- _WHAT YOU NEED TO DO_: Below are records; copy every line in them that holds the word "sequence".

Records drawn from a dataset
Start of Block

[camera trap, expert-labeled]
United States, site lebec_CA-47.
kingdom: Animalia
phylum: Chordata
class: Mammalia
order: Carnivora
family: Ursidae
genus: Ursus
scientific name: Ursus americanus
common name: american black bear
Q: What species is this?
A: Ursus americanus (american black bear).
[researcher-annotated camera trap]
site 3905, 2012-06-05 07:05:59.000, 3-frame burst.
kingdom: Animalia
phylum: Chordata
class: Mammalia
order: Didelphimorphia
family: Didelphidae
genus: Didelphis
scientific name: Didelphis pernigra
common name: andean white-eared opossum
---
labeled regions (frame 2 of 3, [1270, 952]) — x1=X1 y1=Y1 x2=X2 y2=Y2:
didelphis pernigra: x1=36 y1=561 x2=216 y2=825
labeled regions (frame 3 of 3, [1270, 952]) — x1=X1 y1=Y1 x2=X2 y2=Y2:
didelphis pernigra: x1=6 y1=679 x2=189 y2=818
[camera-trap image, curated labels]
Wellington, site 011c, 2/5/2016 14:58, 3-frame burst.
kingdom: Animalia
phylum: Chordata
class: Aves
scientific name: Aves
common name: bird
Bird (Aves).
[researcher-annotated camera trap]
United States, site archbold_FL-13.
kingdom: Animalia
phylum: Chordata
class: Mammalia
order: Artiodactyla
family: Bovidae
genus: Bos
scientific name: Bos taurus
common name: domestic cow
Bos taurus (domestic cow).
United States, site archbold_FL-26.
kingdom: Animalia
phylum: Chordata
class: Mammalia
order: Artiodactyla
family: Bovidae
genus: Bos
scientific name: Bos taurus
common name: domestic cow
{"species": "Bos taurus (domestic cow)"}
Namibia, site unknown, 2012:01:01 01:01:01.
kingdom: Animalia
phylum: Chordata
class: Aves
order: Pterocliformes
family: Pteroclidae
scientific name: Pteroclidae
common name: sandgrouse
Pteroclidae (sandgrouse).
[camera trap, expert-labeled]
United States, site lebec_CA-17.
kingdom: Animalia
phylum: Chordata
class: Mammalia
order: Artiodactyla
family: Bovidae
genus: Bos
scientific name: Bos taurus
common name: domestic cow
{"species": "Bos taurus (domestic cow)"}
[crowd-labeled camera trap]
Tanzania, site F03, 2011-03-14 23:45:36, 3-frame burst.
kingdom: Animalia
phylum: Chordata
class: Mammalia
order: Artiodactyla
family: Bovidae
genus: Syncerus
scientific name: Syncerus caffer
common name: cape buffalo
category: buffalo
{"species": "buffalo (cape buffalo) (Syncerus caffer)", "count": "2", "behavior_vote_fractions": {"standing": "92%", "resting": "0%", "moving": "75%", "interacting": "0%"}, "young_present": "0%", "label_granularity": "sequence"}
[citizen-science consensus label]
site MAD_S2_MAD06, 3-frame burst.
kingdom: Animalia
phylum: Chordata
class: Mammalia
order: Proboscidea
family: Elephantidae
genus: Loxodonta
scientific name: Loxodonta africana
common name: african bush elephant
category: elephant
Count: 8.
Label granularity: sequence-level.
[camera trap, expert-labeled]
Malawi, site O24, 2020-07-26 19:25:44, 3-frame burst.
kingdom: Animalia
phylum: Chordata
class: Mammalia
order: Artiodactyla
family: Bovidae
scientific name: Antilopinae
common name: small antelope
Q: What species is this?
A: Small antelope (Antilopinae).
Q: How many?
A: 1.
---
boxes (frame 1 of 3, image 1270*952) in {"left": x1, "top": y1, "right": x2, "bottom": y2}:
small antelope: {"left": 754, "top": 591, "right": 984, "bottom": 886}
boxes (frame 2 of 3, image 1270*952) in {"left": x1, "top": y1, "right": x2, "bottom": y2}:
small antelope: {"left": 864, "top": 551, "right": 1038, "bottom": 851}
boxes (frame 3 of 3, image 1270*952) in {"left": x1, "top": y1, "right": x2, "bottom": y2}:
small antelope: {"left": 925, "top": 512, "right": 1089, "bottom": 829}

End of Block

- _EXERCISE SOLUTION_:
{"species": "buffalo (cape buffalo) (Syncerus caffer)", "count": "2", "behavior_vote_fractions": {"standing": "92%", "resting": "0%", "moving": "75%", "interacting": "0%"}, "young_present": "0%", "label_granularity": "sequence"}
Label granularity: sequence-level.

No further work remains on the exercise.